EXERCISE TASKS -
1/ Name every kind of loan mentioned in the securitization explainer below.
2/ Pick up the securitization explainer below after its final sentence and keep writing it.

(SOURCE TEXT begins)

What is Securitization?

The process of pooling cash flow generating assets and converting the asset pool in the form of marketable interest bearing securities via a special purpose entity or special purpose vehicle is known as Securitization.

Let's understand this in more detail.

The financial institutions especially banks are into lending business and if we look at the balance sheet of banks, the asset side consists of the loans sanctioned by the banks. These loans can be a mix of retail loans, commercial loans, etc.

Now when a bank goes for fund raising in the capital market, their business is assessed based on the quality of the assets on its balance sheet, that is to say the loan portfolio of the bank – whether the loans are performing with regular receipt of repayments, what is the percentage of NPA, etc.

Now sometimes, due to a complex portfolio of loans, banks face difficulty in raising funds because of various reasons. For example, if a bank’s loan portfolio is heavily tilted towards commercial and corporate loans, it exerts more risk as compared to retail loan portfolio and hence would adversely impact the cost of raising the capital.

Thus in order to solve the above problem, Banks resort to Securitization.

In order to simplify their asset side, they will want to remove some part of the loan portfolio which may be performing but would not be fitting into the core business area that it would be focusing on.

And here securitization will come to its rescue.

(SOURCE TEXT ends)
(RECORD SET begins)

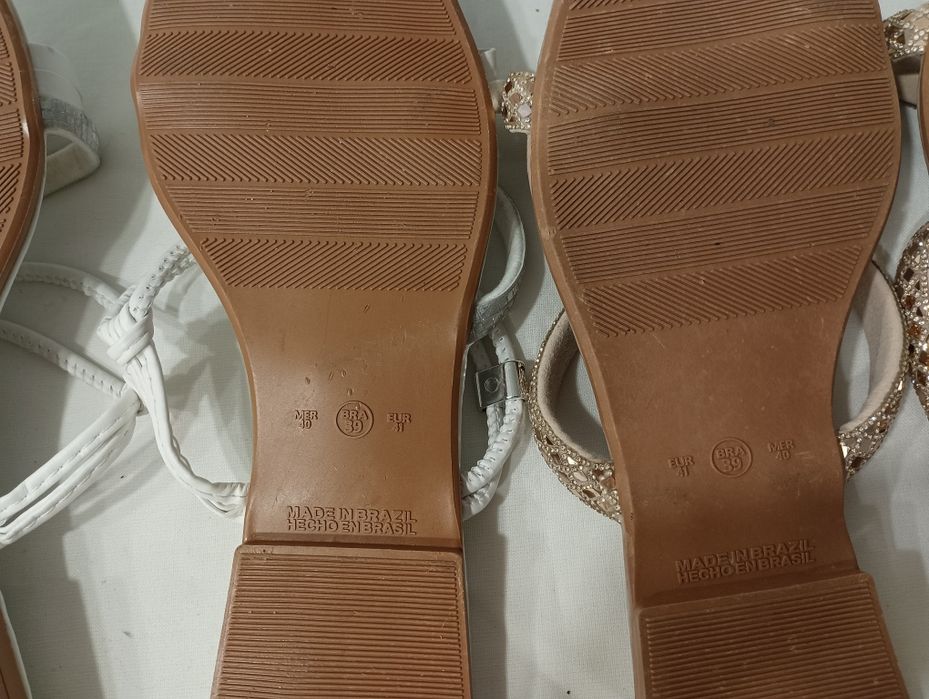 Selling nearly new flip-flops. Worn only once. Both for $19.9964584412566402122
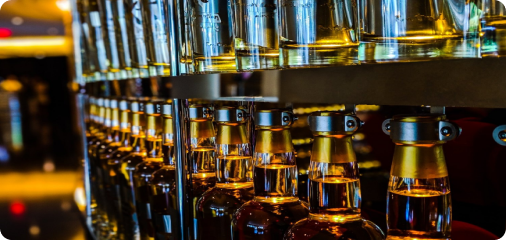 a photo of spirits organized in a shelf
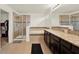 This bathroom features a tub, walk-in shower, and a granite countertop on a vanity with dark-stained cabinets at 5232 Villa Rosa Ave, St Cloud, FL 34771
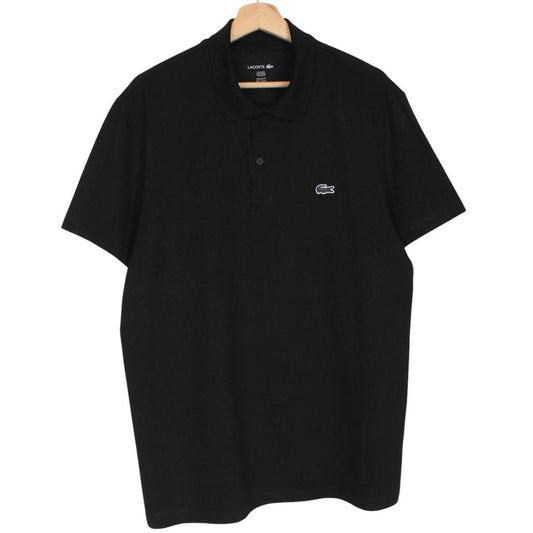 Lacoste black short sleeve polo shirt with embroidered crocodile logo, made of cotton.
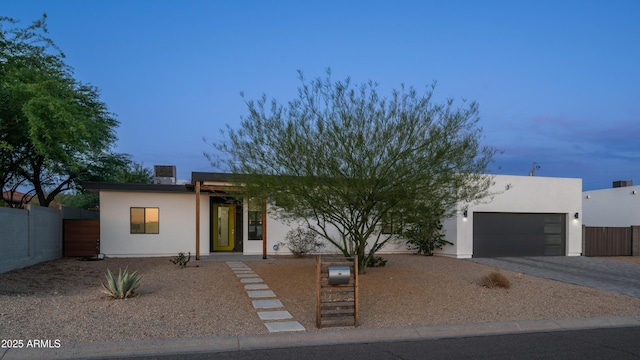 14025 N 11th Pl, Phoenix, AZ 85022 - view of front of property featuring a garage, driveway, and stucco siding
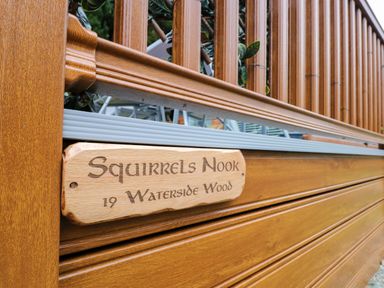 A wooden fence with a carved wooden sign that reads Squirrels Nook 19 Waterside Wood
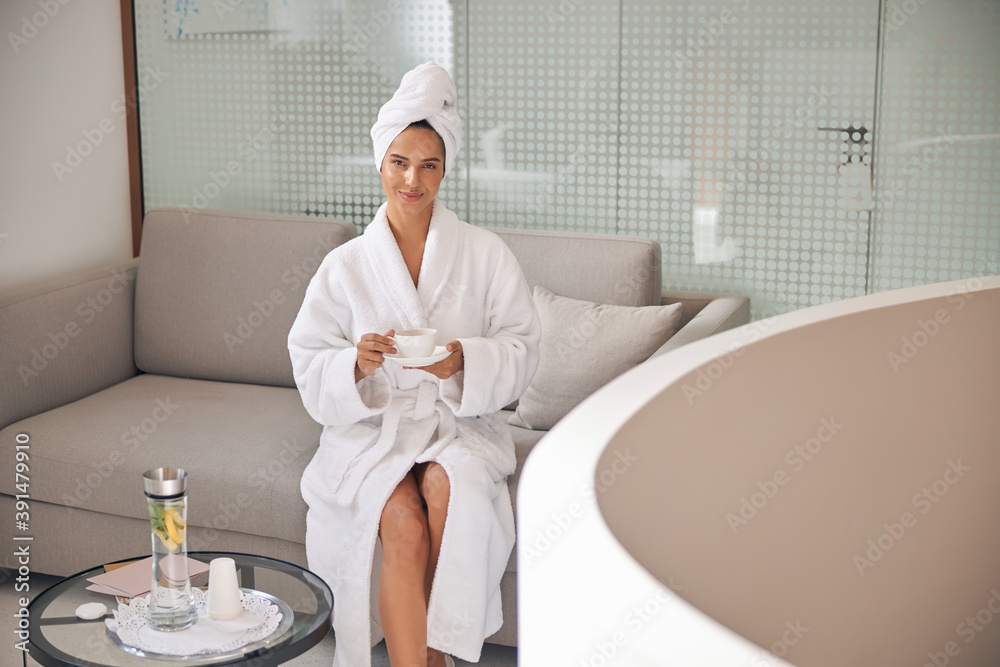 Client drinking tea in a luxury salon Client drinking tea in a luxury salon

(RECORD SET ends)

ANSWERS BELOW -
1/ Retail loans, commercial loans, and corporate loans.

2/
There will be a special purpose entity (SPE) set up by a financial institution to buy the loan portfolio which the bank would like to sell, and against this portfolio, the SPE will issue securities. These securities will be backed by the cash flow generated from the loan portfolio in form repayments including interest and principal. These repayments will then be passed on to the investors who have bought the securities.

Finally...

Securitization

This process of pooling cash flow generating assets and converting the asset pool in the form of marketable interest bearing securities via a special purpose entity or special purpose vehicle is known as Securitization.

Asset Backed Securities (ABS)

These securities issued by SPE with the backing of cash flow generating assets are known as Asset Backed Securities (ABS).

Mortgaged Backed Securities (MBS)

When a bank sells a home loan portfolio with mortgages, the securities issued by the SPE by pooling the portfolio will be referred to as Mortgaged Backed Securities (MBS).